TASK TO COMPLETE:
Could you copy every record below exactly as it is written?

ENTRIES SUPPLIED:
:::
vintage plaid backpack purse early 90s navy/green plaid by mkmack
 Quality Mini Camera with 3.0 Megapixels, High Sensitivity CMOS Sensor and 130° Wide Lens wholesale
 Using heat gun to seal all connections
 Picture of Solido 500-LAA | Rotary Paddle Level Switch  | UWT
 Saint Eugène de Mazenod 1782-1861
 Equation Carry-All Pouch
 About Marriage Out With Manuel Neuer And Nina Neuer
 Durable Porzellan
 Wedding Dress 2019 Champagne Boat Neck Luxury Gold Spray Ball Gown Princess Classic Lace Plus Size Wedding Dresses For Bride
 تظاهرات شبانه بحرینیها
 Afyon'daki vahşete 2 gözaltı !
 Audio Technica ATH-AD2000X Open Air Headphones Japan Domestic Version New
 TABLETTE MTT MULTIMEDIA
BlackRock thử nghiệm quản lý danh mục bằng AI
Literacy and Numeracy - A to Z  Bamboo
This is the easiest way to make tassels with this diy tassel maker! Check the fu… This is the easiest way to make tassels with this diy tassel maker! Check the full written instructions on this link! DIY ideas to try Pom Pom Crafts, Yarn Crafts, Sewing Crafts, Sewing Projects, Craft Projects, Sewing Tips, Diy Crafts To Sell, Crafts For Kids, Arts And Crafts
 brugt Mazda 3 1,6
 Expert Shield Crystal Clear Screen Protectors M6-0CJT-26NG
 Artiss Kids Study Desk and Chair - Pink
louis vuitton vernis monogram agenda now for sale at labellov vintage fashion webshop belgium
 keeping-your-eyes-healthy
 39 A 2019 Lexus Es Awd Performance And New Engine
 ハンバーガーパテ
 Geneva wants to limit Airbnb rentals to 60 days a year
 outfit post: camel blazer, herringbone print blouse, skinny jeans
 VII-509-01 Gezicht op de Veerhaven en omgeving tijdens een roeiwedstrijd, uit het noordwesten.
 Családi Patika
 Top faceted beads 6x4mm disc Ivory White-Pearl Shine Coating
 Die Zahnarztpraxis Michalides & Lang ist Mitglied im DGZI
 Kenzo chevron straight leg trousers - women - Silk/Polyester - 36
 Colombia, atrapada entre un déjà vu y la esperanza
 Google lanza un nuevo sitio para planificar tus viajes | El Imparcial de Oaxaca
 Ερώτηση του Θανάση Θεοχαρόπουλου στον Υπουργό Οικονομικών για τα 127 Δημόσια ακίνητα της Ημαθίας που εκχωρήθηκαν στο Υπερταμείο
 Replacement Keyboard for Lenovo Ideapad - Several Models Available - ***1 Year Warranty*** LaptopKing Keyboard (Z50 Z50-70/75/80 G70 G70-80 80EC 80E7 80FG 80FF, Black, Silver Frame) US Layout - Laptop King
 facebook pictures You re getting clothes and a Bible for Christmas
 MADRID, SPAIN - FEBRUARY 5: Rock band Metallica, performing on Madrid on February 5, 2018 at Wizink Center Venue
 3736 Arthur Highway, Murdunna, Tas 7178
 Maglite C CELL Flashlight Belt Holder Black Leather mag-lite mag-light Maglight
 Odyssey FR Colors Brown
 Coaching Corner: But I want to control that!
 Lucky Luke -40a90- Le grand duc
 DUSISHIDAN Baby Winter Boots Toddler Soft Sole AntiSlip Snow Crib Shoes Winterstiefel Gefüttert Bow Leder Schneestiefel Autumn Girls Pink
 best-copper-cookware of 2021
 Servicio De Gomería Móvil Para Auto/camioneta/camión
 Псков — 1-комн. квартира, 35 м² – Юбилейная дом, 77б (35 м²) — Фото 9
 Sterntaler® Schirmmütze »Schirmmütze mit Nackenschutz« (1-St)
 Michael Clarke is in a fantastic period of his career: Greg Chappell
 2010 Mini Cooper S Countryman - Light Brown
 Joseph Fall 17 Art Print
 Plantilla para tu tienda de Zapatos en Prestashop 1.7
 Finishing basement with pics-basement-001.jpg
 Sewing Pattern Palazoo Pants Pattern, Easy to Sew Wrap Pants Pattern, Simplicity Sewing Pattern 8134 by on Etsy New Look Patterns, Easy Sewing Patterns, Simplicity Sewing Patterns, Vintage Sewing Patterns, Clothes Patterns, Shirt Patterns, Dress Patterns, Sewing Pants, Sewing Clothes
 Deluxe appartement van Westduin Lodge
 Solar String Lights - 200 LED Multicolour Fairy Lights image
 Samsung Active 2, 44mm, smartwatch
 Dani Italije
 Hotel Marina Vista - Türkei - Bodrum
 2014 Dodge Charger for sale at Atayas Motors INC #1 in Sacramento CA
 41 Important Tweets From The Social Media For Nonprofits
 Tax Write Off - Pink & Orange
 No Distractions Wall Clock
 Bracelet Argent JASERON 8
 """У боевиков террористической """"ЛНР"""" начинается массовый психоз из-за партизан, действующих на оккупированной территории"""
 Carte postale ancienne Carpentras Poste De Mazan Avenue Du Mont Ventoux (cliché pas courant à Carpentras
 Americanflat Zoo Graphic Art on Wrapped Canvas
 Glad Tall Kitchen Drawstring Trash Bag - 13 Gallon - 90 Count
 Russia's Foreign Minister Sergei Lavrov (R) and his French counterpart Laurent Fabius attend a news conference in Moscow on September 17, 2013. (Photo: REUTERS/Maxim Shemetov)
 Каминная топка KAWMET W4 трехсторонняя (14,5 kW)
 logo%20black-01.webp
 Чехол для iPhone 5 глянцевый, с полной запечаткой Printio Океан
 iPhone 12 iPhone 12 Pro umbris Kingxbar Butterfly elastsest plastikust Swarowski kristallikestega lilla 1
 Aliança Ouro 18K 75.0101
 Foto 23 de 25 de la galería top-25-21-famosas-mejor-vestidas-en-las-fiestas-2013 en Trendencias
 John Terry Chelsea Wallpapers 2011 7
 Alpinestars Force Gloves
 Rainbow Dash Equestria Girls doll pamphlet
:::
EXERCISE RESULT:
vintage plaid backpack purse early 90s navy/green plaid by mkmack
 Quality Mini Camera with 3.0 Megapixels, High Sensitivity CMOS Sensor and 130° Wide Lens wholesale
 Using heat gun to seal all connections
 Picture of Solido 500-LAA | Rotary Paddle Level Switch  | UWT
 Saint Eugène de Mazenod 1782-1861
 Equation Carry-All Pouch
 About Marriage Out With Manuel Neuer And Nina Neuer
 Durable Porzellan
 Wedding Dress 2019 Champagne Boat Neck Luxury Gold Spray Ball Gown Princess Classic Lace Plus Size Wedding Dresses For Bride
 تظاهرات شبانه بحرینیها
 Afyon'daki vahşete 2 gözaltı !
 Audio Technica ATH-AD2000X Open Air Headphones Japan Domestic Version New
 TABLETTE MTT MULTIMEDIA
BlackRock thử nghiệm quản lý danh mục bằng AI
Literacy and Numeracy - A to Z  Bamboo
This is the easiest way to make tassels with this diy tassel maker! Check the fu… This is the easiest way to make tassels with this diy tassel maker! Check the full written instructions on this link! DIY ideas to try Pom Pom Crafts, Yarn Crafts, Sewing Crafts, Sewing Projects, Craft Projects, Sewing Tips, Diy Crafts To Sell, Crafts For Kids, Arts And Crafts
 brugt Mazda 3 1,6
 Expert Shield Crystal Clear Screen Protectors M6-0CJT-26NG
 Artiss Kids Study Desk and Chair - Pink
louis vuitton vernis monogram agenda now for sale at labellov vintage fashion webshop belgium
 keeping-your-eyes-healthy
 39 A 2019 Lexus Es Awd Performance And New Engine
 ハンバーガーパテ
 Geneva wants to limit Airbnb rentals to 60 days a year
 outfit post: camel blazer, herringbone print blouse, skinny jeans
 VII-509-01 Gezicht op de Veerhaven en omgeving tijdens een roeiwedstrijd, uit het noordwesten.
 Családi Patika
 Top faceted beads 6x4mm disc Ivory White-Pearl Shine Coating
 Die Zahnarztpraxis Michalides & Lang ist Mitglied im DGZI
 Kenzo chevron straight leg trousers - women - Silk/Polyester - 36
 Colombia, atrapada entre un déjà vu y la esperanza
 Google lanza un nuevo sitio para planificar tus viajes | El Imparcial de Oaxaca
 Ερώτηση του Θανάση Θεοχαρόπουλου στον Υπουργό Οικονομικών για τα 127 Δημόσια ακίνητα της Ημαθίας που εκχωρήθηκαν στο Υπερταμείο
 Replacement Keyboard for Lenovo Ideapad - Several Models Available - ***1 Year Warranty*** LaptopKing Keyboard (Z50 Z50-70/75/80 G70 G70-80 80EC 80E7 80FG 80FF, Black, Silver Frame) US Layout - Laptop King
 facebook pictures You re getting clothes and a Bible for Christmas
 MADRID, SPAIN - FEBRUARY 5: Rock band Metallica, performing on Madrid on February 5, 2018 at Wizink Center Venue
 3736 Arthur Highway, Murdunna, Tas 7178
 Maglite C CELL Flashlight Belt Holder Black Leather mag-lite mag-light Maglight
 Odyssey FR Colors Brown
 Coaching Corner: But I want to control that!
 Lucky Luke -40a90- Le grand duc
 DUSISHIDAN Baby Winter Boots Toddler Soft Sole AntiSlip Snow Crib Shoes Winterstiefel Gefüttert Bow Leder Schneestiefel Autumn Girls Pink
 best-copper-cookware of 2021
 Servicio De Gomería Móvil Para Auto/camioneta/camión
 Псков — 1-комн. квартира, 35 м² – Юбилейная дом, 77б (35 м²) — Фото 9
 Sterntaler® Schirmmütze »Schirmmütze mit Nackenschutz« (1-St)
 Michael Clarke is in a fantastic period of his career: Greg Chappell
 2010 Mini Cooper S Countryman - Light Brown
 Joseph Fall 17 Art Print
 Plantilla para tu tienda de Zapatos en Prestashop 1.7
 Finishing basement with pics-basement-001.jpg
 Sewing Pattern Palazoo Pants Pattern, Easy to Sew Wrap Pants Pattern, Simplicity Sewing Pattern 8134 by on Etsy New Look Patterns, Easy Sewing Patterns, Simplicity Sewing Patterns, Vintage Sewing Patterns, Clothes Patterns, Shirt Patterns, Dress Patterns, Sewing Pants, Sewing Clothes
 Deluxe appartement van Westduin Lodge
 Solar String Lights - 200 LED Multicolour Fairy Lights image
 Samsung Active 2, 44mm, smartwatch
 Dani Italije
 Hotel Marina Vista - Türkei - Bodrum
 2014 Dodge Charger for sale at Atayas Motors INC #1 in Sacramento CA
 41 Important Tweets From The Social Media For Nonprofits
 Tax Write Off - Pink & Orange
 No Distractions Wall Clock
 Bracelet Argent JASERON 8
 """У боевиков террористической """"ЛНР"""" начинается массовый психоз из-за партизан, действующих на оккупированной территории"""
 Carte postale ancienne Carpentras Poste De Mazan Avenue Du Mont Ventoux (cliché pas courant à Carpentras
 Americanflat Zoo Graphic Art on Wrapped Canvas
 Glad Tall Kitchen Drawstring Trash Bag - 13 Gallon - 90 Count
 Russia's Foreign Minister Sergei Lavrov (R) and his French counterpart Laurent Fabius attend a news conference in Moscow on September 17, 2013. (Photo: REUTERS/Maxim Shemetov)
 Каминная топка KAWMET W4 трехсторонняя (14,5 kW)
 logo%20black-01.webp
 Чехол для iPhone 5 глянцевый, с полной запечаткой Printio Океан
 iPhone 12 iPhone 12 Pro umbris Kingxbar Butterfly elastsest plastikust Swarowski kristallikestega lilla 1
 Aliança Ouro 18K 75.0101
 Foto 23 de 25 de la galería top-25-21-famosas-mejor-vestidas-en-las-fiestas-2013 en Trendencias
 John Terry Chelsea Wallpapers 2011 7
 Alpinestars Force Gloves
 Rainbow Dash Equestria Girls doll pamphlet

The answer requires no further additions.